▶ _SET PROBLEM_
Pick out every line in the items below that contains the word "thick".

Records of scene-based questions

— start —

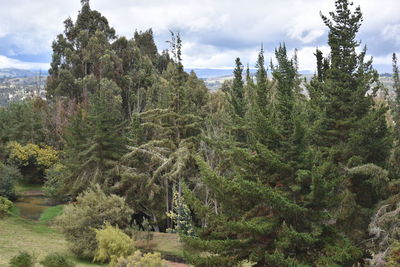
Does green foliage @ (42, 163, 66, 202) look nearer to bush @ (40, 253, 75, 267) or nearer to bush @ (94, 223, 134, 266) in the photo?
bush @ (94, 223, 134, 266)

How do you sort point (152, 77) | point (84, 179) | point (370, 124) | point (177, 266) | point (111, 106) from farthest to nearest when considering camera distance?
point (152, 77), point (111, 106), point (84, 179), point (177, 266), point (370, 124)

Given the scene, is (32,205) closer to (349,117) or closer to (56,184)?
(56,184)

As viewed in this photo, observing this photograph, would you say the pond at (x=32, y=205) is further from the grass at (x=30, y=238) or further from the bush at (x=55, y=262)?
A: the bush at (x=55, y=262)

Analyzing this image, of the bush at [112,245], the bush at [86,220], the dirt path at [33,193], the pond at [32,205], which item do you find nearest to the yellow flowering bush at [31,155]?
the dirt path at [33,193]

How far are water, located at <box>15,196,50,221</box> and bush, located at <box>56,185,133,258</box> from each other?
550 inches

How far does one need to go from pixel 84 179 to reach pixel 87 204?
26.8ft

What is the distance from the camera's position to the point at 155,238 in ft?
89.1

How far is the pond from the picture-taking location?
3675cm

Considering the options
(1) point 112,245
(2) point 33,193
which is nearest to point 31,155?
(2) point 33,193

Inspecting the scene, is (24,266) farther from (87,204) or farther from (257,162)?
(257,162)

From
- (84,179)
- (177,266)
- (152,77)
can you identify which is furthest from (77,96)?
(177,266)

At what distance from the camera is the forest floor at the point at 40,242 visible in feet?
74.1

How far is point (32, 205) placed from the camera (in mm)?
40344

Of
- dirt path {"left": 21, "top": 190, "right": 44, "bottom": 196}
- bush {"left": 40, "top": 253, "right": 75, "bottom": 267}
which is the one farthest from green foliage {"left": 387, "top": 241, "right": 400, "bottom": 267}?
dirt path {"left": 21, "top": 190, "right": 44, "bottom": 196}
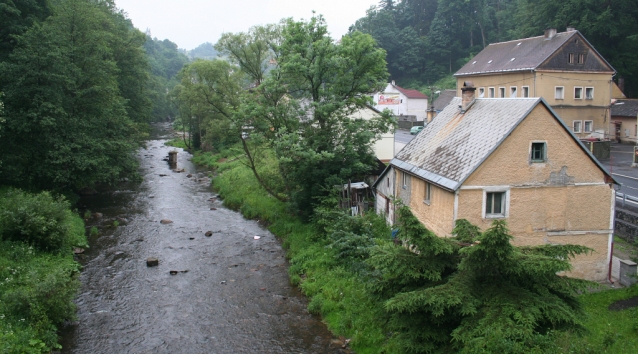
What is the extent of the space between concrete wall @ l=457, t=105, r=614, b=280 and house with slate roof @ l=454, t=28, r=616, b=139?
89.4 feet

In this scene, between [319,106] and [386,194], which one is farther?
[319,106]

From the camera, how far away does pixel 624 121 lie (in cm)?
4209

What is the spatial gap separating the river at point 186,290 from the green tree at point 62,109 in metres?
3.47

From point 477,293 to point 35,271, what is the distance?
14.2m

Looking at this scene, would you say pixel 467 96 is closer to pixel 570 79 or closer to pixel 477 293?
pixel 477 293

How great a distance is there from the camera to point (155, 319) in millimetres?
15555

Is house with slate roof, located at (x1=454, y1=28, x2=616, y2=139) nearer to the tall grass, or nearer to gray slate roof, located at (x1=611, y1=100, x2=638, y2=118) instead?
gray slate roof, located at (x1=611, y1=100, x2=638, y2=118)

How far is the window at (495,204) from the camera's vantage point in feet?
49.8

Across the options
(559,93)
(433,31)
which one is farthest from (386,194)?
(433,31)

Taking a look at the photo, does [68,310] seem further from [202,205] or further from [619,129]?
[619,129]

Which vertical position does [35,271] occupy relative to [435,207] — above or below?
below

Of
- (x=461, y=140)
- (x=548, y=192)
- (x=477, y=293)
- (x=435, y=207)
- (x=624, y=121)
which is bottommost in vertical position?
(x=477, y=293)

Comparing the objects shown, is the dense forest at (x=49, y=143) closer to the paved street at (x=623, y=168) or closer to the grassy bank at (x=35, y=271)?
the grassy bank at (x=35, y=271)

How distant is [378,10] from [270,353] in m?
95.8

— end —
— start —

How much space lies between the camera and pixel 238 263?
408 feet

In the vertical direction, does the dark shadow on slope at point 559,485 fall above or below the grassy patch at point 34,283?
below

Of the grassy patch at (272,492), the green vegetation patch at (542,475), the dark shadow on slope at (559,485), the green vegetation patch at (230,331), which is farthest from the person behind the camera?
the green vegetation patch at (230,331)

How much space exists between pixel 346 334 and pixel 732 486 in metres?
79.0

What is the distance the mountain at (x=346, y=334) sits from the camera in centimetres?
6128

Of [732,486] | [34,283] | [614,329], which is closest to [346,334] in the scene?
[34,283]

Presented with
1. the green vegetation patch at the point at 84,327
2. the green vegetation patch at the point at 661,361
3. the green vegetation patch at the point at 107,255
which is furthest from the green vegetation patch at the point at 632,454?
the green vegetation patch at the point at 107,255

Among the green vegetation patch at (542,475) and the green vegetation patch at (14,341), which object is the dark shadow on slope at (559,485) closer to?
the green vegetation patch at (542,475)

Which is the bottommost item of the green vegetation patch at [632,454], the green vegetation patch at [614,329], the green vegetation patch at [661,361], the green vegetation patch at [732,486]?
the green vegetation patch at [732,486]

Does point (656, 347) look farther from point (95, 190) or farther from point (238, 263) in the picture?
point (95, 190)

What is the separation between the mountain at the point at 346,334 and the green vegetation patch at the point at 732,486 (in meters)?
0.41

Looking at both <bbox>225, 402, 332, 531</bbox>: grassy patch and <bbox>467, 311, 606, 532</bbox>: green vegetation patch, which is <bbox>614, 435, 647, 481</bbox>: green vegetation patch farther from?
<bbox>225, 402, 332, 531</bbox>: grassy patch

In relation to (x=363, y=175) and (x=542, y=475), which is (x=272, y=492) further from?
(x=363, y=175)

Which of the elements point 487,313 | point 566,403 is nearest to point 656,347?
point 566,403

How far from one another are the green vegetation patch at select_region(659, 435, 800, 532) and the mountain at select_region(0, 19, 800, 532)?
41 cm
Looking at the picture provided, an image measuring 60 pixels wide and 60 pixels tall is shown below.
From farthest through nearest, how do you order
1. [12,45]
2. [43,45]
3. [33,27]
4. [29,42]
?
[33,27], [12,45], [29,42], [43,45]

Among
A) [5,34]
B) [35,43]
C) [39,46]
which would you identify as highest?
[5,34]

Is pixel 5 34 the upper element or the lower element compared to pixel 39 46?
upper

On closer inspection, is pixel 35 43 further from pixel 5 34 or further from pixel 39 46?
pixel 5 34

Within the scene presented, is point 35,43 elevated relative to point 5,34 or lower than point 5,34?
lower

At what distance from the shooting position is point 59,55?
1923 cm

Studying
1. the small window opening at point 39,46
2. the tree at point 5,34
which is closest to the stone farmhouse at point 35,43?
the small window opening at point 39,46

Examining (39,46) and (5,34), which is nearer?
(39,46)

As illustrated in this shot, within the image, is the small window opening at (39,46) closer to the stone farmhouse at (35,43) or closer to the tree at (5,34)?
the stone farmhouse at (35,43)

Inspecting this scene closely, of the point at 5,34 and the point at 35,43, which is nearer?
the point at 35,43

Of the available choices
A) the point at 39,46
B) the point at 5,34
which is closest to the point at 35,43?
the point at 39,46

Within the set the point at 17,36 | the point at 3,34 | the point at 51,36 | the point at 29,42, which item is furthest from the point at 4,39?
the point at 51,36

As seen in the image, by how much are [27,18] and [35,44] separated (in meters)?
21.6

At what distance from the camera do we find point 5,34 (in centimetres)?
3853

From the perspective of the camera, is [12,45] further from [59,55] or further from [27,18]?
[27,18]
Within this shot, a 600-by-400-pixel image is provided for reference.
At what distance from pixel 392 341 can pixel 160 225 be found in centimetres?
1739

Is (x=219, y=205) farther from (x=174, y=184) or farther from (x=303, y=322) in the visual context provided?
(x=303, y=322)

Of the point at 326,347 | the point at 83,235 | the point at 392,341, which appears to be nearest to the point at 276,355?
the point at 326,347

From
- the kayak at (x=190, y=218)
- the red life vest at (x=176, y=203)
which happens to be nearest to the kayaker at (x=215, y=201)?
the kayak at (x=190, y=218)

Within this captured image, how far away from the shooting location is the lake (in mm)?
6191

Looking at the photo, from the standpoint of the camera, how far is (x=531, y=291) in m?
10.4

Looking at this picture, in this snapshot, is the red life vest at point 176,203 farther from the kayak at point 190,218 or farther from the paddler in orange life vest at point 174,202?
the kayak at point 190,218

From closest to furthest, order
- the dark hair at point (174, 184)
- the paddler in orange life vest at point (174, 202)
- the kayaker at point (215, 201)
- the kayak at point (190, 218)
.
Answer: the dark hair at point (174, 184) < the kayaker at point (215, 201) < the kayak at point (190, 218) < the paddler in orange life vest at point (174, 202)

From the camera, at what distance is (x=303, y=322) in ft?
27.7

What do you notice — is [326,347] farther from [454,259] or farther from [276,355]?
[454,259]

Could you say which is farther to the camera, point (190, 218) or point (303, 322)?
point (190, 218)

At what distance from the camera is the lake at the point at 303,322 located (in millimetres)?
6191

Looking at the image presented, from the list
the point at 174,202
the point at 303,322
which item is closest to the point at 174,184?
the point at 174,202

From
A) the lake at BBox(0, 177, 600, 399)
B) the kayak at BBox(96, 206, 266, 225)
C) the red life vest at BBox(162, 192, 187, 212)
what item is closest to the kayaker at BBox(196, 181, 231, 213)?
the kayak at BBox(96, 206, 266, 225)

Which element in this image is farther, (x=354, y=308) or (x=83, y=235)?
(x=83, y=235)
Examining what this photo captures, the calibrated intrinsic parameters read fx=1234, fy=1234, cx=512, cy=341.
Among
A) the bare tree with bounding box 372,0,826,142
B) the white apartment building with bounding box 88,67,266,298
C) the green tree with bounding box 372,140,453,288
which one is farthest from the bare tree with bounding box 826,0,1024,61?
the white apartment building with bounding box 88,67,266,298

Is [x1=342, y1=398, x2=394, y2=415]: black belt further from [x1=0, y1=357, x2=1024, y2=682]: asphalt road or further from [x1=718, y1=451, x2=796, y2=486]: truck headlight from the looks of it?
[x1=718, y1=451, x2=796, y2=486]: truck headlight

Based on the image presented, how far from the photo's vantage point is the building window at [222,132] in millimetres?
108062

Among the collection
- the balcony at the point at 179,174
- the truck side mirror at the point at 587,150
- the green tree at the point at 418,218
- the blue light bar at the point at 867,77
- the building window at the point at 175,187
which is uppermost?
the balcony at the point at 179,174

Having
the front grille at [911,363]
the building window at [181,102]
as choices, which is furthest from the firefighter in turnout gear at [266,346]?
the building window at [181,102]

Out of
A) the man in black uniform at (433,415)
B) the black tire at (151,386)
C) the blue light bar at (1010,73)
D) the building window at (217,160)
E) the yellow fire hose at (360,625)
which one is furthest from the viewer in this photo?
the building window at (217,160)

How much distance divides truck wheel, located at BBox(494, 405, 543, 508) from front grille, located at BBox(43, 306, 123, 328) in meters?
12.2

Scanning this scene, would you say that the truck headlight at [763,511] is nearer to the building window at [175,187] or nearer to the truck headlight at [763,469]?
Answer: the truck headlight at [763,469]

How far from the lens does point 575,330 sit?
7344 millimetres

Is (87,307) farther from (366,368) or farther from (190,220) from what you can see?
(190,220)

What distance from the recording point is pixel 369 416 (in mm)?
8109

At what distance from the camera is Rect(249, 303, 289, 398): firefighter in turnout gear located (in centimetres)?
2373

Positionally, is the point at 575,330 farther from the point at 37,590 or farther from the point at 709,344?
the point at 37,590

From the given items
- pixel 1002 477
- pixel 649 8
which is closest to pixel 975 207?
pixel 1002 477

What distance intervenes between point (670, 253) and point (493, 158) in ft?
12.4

— end —
— start —

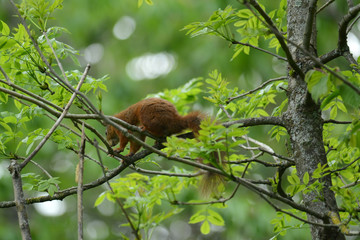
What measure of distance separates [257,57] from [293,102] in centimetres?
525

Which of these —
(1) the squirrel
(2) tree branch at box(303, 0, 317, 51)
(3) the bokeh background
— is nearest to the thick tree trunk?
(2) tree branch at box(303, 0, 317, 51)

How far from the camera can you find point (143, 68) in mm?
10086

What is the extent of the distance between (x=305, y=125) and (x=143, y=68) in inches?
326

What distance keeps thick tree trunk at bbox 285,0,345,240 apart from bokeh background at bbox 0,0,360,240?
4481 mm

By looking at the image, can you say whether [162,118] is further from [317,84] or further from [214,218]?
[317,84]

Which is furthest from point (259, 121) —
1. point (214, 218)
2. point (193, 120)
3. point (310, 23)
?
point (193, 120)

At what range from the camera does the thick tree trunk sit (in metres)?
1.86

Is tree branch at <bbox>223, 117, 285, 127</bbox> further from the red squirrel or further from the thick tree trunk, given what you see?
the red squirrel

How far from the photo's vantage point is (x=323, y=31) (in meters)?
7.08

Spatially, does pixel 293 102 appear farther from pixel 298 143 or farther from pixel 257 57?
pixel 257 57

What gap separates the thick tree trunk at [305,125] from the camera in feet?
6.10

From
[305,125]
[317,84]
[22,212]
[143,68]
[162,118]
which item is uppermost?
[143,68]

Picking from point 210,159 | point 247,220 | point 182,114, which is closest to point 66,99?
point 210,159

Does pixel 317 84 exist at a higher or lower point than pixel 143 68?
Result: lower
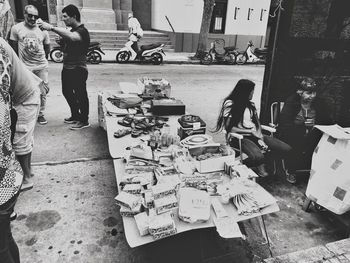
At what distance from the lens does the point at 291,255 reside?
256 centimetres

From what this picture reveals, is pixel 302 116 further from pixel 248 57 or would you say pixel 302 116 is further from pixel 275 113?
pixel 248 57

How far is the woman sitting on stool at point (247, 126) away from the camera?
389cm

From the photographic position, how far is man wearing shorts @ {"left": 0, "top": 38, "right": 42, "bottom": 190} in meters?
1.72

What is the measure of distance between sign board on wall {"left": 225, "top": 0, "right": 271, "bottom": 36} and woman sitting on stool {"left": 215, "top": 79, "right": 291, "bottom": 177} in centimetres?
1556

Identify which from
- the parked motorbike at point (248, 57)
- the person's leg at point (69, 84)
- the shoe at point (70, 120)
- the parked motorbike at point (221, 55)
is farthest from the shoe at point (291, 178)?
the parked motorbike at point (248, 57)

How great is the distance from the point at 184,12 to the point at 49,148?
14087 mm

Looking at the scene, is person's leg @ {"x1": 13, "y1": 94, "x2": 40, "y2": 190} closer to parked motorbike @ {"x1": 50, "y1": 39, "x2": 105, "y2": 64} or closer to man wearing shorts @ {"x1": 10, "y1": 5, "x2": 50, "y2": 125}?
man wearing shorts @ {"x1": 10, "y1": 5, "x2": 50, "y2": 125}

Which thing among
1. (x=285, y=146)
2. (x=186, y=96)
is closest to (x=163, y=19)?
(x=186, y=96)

— end —

▶ _WRITTEN RESPONSE_
— is nearest to the thick tree trunk?
What distance keeps thick tree trunk at bbox 285,0,345,240 apart from bokeh background at bbox 0,0,360,240?
At what range from the camera does the thick tree trunk sit (in metres)?
Is tree branch at <bbox>223, 117, 285, 127</bbox> further from the red squirrel or further from the thick tree trunk, given what you see?
What gap separates the thick tree trunk at [305,125] from the camera in feet?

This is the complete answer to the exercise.